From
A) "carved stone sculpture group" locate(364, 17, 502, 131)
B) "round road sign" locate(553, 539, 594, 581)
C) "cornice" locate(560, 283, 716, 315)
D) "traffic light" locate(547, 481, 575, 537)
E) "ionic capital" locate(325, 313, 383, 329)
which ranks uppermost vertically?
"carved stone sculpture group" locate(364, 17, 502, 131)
***
Task directions
Express the material above as a JSON list of strings, one string per line, omitting any blank lines.

Full output
[
  "From",
  "A) \"carved stone sculpture group\" locate(364, 17, 502, 131)",
  "B) \"round road sign\" locate(553, 539, 594, 581)",
  "C) \"cornice\" locate(560, 283, 716, 315)",
  "D) \"traffic light\" locate(547, 481, 575, 537)",
  "E) \"ionic capital\" locate(325, 313, 383, 329)",
  "which ranks uppermost vertically?",
  "\"carved stone sculpture group\" locate(364, 17, 502, 131)"
]